Selective Mutism

Published Date: 05 July 2021 10:00 PM

News Parliamentary Replies

Name and Constituency of Member of Parliament

Ms Hany Soh, Marsiling-Yew Tee GRC


To ask the Minister for Education (a) for the past five years, how many students have been suffering from selective mutism; and (b) what are the support systems available for these students.


1. Over the past five years (2016 – 2020), we have on average about 260 students (or less than 0.1% of our student population) reported to experience selective mutism in our mainstream schools.
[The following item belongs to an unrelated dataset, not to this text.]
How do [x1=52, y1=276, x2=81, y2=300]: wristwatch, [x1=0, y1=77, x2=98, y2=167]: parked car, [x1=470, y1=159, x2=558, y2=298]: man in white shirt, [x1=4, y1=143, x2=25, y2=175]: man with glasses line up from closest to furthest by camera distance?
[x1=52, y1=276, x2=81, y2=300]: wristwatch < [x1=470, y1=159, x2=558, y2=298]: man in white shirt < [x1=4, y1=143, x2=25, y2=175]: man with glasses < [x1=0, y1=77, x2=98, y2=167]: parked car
2. Students who are diagnosed with selective mutism by healthcare professionals are supported in the following ways in our schools:

  1. In the classroom, our teachers allow more "warm up" time to ease them into lessons, such as have them arrive early, allowing for practice time before entering into a large group. Teachers also provide them with alternative modes of responding in the classroom to encourage participation, e.g. by writing or using visual cues, or using technology such as WhatsApp and Padlet. During examinations that require speaking or presentations, special accommodations can be provided so that these students are not penalised for their inhibition in speaking.
  2. The School Counsellors and Allied Educators (Learning and Behavioural Support) also support the students. They work with the parents and teachers to guide students to identify their anxiety and develop strategies to cope.
  3. Students with selective mutism also benefit from peer support. Groups of peers are commonly formed in schools to provide circles of friendship and emotional support, and provide interventions to help children face their fears and manage anxiety.
  4. Schools also tap on the Response, Early Intervention, Assessment in Community mental Health (REACH) teams to further support these students.